Camille Baillargeon-Côté

Camille Baillargeon-Côté

Le design possède une richesse qui transcende les langues. On peut l’apprécier sans en comprendre un seul mot, l’essence reste identique. La même chose peut se dire de l’art, de l’architecture et de bien d’autres domaines. Il s’agit néanmoins de l’une des raisons m’ayant amené à débuter mes études en design graphique, l’autre étant son omniprésence. Je n’avais jamais réellement compris ou fait attention à cette ubiquité cachée sous nos yeux. Pourtant, invariablement, chaque cours me dévoilait une nouvelle facette du design, et avec elle, une nouvelle façon de voir ce qui m’entoure. C’est ce sentiment qui alimente encore aujourd’hui ma curiosité et qui le fera encore longtemps sans aucun doute.  

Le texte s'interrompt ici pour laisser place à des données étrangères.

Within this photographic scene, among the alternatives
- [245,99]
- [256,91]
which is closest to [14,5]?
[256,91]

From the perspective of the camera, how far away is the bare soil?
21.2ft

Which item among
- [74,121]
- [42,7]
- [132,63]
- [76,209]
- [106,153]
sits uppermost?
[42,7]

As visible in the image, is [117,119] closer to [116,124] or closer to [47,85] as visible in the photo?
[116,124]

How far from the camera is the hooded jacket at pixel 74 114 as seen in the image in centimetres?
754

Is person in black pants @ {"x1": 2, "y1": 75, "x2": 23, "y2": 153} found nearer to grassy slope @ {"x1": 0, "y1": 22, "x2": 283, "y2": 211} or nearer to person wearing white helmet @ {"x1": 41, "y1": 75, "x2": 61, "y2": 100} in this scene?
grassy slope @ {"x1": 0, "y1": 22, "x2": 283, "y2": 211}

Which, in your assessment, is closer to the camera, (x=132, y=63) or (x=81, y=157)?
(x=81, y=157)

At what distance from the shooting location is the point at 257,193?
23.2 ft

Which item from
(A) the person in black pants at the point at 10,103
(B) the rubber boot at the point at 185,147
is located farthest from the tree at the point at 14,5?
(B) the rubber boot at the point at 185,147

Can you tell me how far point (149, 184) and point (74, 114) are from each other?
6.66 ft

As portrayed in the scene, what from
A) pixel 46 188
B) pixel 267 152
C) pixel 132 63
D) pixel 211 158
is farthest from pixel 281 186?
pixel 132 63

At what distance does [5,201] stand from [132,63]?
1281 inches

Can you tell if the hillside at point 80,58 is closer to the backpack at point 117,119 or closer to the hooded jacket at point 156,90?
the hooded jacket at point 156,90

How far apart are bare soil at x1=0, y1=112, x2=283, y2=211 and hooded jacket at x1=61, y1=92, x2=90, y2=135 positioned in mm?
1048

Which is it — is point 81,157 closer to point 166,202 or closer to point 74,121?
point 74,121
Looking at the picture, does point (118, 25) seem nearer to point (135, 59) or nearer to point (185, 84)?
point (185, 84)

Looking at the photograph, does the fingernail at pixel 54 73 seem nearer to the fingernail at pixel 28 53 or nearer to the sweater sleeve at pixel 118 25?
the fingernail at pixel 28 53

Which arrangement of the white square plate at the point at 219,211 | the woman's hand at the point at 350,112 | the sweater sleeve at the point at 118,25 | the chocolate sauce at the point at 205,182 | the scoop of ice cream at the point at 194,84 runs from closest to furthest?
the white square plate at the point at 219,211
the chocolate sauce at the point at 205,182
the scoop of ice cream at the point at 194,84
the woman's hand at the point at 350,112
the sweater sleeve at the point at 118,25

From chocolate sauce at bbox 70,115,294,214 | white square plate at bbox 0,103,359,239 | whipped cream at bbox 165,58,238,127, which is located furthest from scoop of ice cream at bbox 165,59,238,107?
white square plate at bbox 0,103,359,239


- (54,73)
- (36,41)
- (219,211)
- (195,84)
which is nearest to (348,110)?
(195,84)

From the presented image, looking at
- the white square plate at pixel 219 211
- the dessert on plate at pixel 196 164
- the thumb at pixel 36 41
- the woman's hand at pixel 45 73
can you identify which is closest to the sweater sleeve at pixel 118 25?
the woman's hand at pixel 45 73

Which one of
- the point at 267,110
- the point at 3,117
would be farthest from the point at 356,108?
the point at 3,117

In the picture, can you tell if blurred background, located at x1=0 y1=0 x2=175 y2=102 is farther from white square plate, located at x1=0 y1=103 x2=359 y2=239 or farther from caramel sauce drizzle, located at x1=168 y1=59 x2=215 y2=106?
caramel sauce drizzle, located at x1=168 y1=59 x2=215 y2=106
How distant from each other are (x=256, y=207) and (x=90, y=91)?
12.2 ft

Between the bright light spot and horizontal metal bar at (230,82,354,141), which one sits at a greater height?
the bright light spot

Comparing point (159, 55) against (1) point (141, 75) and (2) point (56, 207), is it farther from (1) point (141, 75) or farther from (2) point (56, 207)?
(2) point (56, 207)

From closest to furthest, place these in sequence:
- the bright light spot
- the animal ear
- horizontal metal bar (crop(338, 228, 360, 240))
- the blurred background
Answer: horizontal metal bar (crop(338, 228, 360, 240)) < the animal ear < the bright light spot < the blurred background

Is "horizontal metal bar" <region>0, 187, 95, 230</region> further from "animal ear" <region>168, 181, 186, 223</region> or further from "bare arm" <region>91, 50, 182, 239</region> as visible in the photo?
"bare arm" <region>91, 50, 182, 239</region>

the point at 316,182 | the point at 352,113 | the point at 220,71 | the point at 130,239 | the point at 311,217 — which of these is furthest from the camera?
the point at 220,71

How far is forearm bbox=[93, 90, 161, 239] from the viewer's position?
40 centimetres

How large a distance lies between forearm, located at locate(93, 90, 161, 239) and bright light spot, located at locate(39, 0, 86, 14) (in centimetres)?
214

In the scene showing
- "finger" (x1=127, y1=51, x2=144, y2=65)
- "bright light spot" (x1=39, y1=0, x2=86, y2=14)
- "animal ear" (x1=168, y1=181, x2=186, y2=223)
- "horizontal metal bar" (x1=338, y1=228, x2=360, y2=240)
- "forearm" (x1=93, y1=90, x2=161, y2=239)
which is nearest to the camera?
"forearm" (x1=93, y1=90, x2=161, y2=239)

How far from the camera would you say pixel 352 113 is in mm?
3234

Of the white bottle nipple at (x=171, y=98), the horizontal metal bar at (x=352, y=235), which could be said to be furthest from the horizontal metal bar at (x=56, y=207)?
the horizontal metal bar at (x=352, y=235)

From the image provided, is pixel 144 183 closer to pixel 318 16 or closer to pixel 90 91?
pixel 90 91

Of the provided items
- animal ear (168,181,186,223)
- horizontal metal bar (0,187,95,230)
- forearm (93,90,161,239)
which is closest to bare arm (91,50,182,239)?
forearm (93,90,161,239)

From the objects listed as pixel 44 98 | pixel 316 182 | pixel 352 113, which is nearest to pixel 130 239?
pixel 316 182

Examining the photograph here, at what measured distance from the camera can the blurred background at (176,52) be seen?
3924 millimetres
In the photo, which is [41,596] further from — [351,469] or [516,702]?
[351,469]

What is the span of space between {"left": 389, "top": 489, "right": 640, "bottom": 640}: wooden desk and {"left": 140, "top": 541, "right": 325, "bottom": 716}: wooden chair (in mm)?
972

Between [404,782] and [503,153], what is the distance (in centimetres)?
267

Produits à base de grillons

Le logotype a été conçu pour intégrer la forme d’un bâtiment et celle d’un insecte afin de faire écho à la marque. Les bandes noires ceinturant le logotype permettent de guider l’œil vers celui-ci et de bien l’ancrer dans le design.Ensuite, le fond beige offre un canevas parfait pour mettre en valeur la photo du produit et afficher du texte de façon lisible.

La surface de l’emballage est divisée en deux parties. Tout d’abord, la masse de couleur donne un indice sur la saveur du produit et met en évidence le logotype.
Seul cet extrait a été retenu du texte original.